DBPort manages metadata automatically. You never write metadata.json or codelist CSV files manually.

Lifecycle fields¶

Field	Source	When set
`agency_id`	Constructor / `dbp init`	Every init
`dataset_id`	Constructor / `dbp init`	Every init
`created_at`	Auto	First publish only
`last_updated_at`	Auto (publish time)	Every publish
`last_fetched_at`	Auto	Every initialization
`params`	Publish parameters	Every publish
`inputs`	Load calls	Accumulated across all loads
`versions`	Auto (append)	Every publish

Codelists¶

On publish, a codelist is auto-generated for each output column from its distinct values. You can customize this behavior per column.

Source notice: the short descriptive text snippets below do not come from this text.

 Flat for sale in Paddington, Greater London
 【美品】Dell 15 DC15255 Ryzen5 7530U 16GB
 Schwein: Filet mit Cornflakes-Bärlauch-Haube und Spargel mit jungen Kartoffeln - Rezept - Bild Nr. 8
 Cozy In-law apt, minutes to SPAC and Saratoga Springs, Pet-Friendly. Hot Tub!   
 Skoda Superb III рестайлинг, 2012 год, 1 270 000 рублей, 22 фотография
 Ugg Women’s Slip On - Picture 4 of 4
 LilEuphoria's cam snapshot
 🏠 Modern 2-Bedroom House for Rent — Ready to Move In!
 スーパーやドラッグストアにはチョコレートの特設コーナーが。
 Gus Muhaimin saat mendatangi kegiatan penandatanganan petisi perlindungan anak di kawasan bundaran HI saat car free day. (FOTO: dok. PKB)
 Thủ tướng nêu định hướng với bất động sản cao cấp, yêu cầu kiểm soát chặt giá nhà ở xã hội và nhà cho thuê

Overriding codelist metadata¶

CLIPython

dbp config model wifor.emp__regional_trends columns set nuts2024 \
    --id NUTS2024 --kind hierarchical

port.columns.nuts2024.meta(
    codelist_id="NUTS2024",
    codelist_kind="hierarchical",
    codelist_type="string",
    codelist_labels={"en": "NUTS 2024 Regions"},
)

Parameter	Default	Description
`codelist_id`	column name	Identifier for the codelist
`codelist_kind`	inferred from SQL type	`"flat"` or `"hierarchical"`
`codelist_type`	inferred from SQL type	Value type hint
`codelist_labels`	`null`	Human-readable labels per language

Attaching an external codelist table¶

CLIPython

dbp config model wifor.emp__regional_trends columns attach nuts2024 wifor.cl_nuts2024

port.columns.nuts2024.attach(table="wifor.cl_nuts2024")

The referenced table should already be loaded via dbp model load or port.load(). On publish, the full table is exported as the codelist instead of auto-generating from distinct output values.

Chaining in Python¶

In the Python API, .meta() returns self for chaining:

port.columns.nuts2024.meta(codelist_id="NUTS2024").attach(table="wifor.cl_nuts2024") # (1)!

.meta() returns the ColumnConfig instance, so .attach() can be called immediately on the result.

How metadata is stored¶

No files on disk

On publish, the finalized metadata.json is built in-memory and embedded directly in Iceberg table properties (gzip + base64 compressed). Codelist CSVs are generated in-memory from DuckDB and embedded in Iceberg column docs. No intermediate files are written to disk.